The Heart of a Woman - Maya Angelou [56]
At dawn Thomas answered the telephone. He said he would pick me up from the office and collect the wedding gifts. We would stop at my house and after dinner with Guy, we would go back to his apartment for “a little you-know-what.”
The day jerked itself to evening in stops and starts. Time either wouldn't move at all or it raced like a whirlwind.
At last, and too soon, Thomas stood in my office doorway, smiling, showing his death-white teeth.
“Hey, baby, where's the stuff?”
I said “Hi” and pointed him to the cartons against the wall. While I was saying good night to the office staff, he carried the gifts downstairs, and when I joined him on the pavement he was loading them in the trunk of his car.
He was still smiling. I wondered how could anybody say goodbye to a smiling man.
“You like the luggage, baby?”
“Yes. Where did you buy it?”
The question wiped the smile from his face. “Why?”
“Oh, in case I want to add to the set.”
He relaxed and the smile returned as full as it was before. “I got them from a fellow I know. And if you want some more, I'll get them for you.”

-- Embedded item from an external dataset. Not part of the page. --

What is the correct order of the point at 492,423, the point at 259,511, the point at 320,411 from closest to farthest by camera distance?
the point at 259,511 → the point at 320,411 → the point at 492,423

I had suspected that the bags were stolen when they appeared in my office in supermarket cardboard boxes, and Thomas now confirmed my suspicions. I needed all the hurt feelings I could muster for the imminent farewell scene, so I kept quiet and waited.
At home, Guy watched television and Thomas read the sports pages while I cooked dinner. I knew that but for my shocking plans, we were acting out the tableau of our future. Into eternity. Guy would be in his room, laughing at I Love Lucy, and Thomas would be evaluating the chances of an athelete or a national baseball team, and I would be leaning over the stove, preparing food for the “shining dinner hour.” Into eternity.
We ate without excitement and Guy said good night, going back to his room.
Thomas rose to bring in the luggage but I stopped him.
“I have some talk for you. Why don't we have a drink?”
I began talking slowly and quietly. “I've met a South African. He escaped over the desert. He kept himself alive by eating worms. The whites sent him out to die but he survived. He has come to the United States and he deserves our support.” I looked at Thomas, who had become a terrapin, his large head withdrawn into his shoulders, his eyes steady and unblinking.
I continued my story, saying that the man was inspired by Dr. Martin Luther King and had come to petition the United Nations on behalf of his people. I used small words and short sentences as if I were telling a fairy tale to a child. Thomas was not enthralled.
I said, “A large conference is going to be held in London, where other people who have escaped from South Africa will meet and form a joint freedom-fighting organization.” So far I was telling the truth. But since I didn't have the courage to tell Thomas I was leaving him, I knew I was building up to a lie.
The man in front of me had turned into a big red rock, and his freckles blotched dark brown on his face.
“Indians from the South Africa Indian Congress and Africans from both South Africa and South-West Africa will take two weeks to work out an accepted charter. As we know, ‘In unity there is strength.’”
There was no light in Thomas's eyes.
We sat in dangerous silence.
I balled up my nerve. “They … Anyway, this African I've just met has asked me to attend the conference. They want a black American woman who can explain the philosophy of nonviolence.” I was getting there.
Thomas twitched his shoulders, raised his body an inch, then slid deeper into the chair. His eyes still reflected nothing.
“I have decided to accept the invitation and deliver a paper on Martin Luther King.”
The invention came as a wonderful surprise. I had been searching all day and during the preparation of dinner in vain for a way to say what I had to say and nothing had come to me. Obviously apprehension had sharpened my imagination.
“I don't know how long I'll be gone, but I may go to Africa after that.”
Thomas, in an unexpectedly fast move, sat up straight.